◆ Reading text ◆
Over the past couple of weeks, her ex started sending her messages, even tried contacting her son. I could see the signs of CPTSD getting worse- she was becoming fearful, paranoid, anxious, exhausted, started becoming a little avoidant, kept repeating over and over that she can't understand why she stayed with her ex for so long. But she still wanted to see me and was still communicating. Then It got to the point where my GF had to file a restraining order against her ex, and then she started to unravel. The timing could not be worse because she simultaneously got covid, so I could not be with her to support her. I ended up not seeing her for nearly a month.
We had a video call and I could see she was in a really bad place. I was super worried about her being alone with covid and being isolated while her ex was attacking her. My friends told me to ask her for a check-in call everyday. I accidentally forgot about her trigger with videos calls and asked for a nightly check-in. This ended up being the worst thing I could've asked for at the worst possible time.

◆ Complete the following ◆
(a) For the account of the girlfriend's CPTSD, say whether each statement agrees with it: (i) the girlfriend caught covid during the same period, (ii) the two of them met every day that month, (iii) friends advised a weekly check-in call. Answer yes or no for each and quote the deciding words.
(b) From the account of the girlfriend's CPTSD, reproduce word for word the part that opens with the words containing "Over the past" and closes with "nearly a month.".
(c) Pick up the account of the girlfriend's CPTSD after its last sentence and keep writing it.
The material that follows has no connection to the account of the girlfriend's CPTSD.

◆ Data below ◆

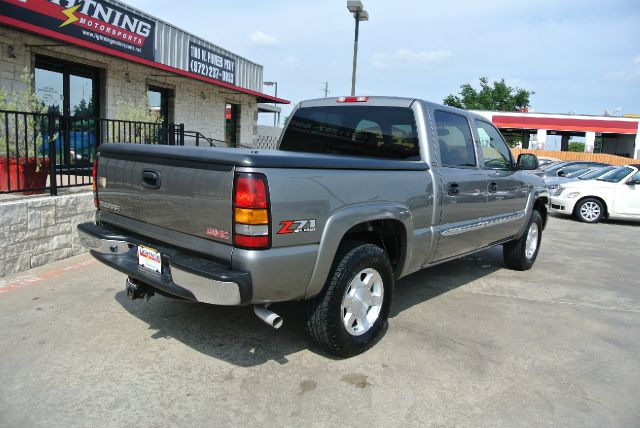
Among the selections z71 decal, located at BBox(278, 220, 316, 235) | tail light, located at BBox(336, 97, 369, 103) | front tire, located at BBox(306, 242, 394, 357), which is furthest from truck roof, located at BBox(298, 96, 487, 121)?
z71 decal, located at BBox(278, 220, 316, 235)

◆ Responses in order ◆
(a)
(i) Yes: "she simultaneously got covid"
(ii) No: "I ended up not seeing her for nearly a month."
(iii) No: "My friends told me to ask her for a check-in call everyday."

(b)
Over the past couple of weeks, her ex started sending her messages, even tried contacting her son. I could see the signs of CPTSD getting worse- she was becoming fearful, paranoid, anxious, exhausted, started becoming a little avoidant, kept repeating over and over that she can't understand why she stayed with her ex for so long. But she still wanted to see me and was still communicating. Then It got to the point where my GF had to file a restraining order against her ex, and then she started to unravel. The timing could not be worse because she simultaneously got covid, so I could not be with her to support her. I ended up not seeing her for nearly a month.

(c)
A few days later, we have a call and she is suddenly breaking up with me, she tells me that her ex had contacted her again, and then started telling me she can't handle a relationship right now, that she was overwhelmed and can't take care of anyone else. I was stunned, it was like I was talking to a completely different person. She was cold. She also lied about her schedule and was very vehement that she didn't have time for a relationship or me in her life.
I told her if she needed space, it was ok, but begged her not to break up with me like this because she was doing it from a bad place. She spent the next few weeks avoiding me and blowing me off and texting me sparingly. Eventually, she agreed to see me last week. We talked, we hugged, we kissed. Realizing this could be the last time I have the chance to tell her, I finally told her that I loved her. I had been meaning to tell her but never got the opportunity because of all the crap that was happening to her between her ex and covid.
She responded and said that she couldn't say that she loved me now because she was having difficulty feeling. She said that she wasn't sure she could handle being in a relationship. She told me that she knows that my intentions weren't bad, but me having asked for the check-ins just made her break. And that her friend then convinced her that she isn't in the right place for a relationship.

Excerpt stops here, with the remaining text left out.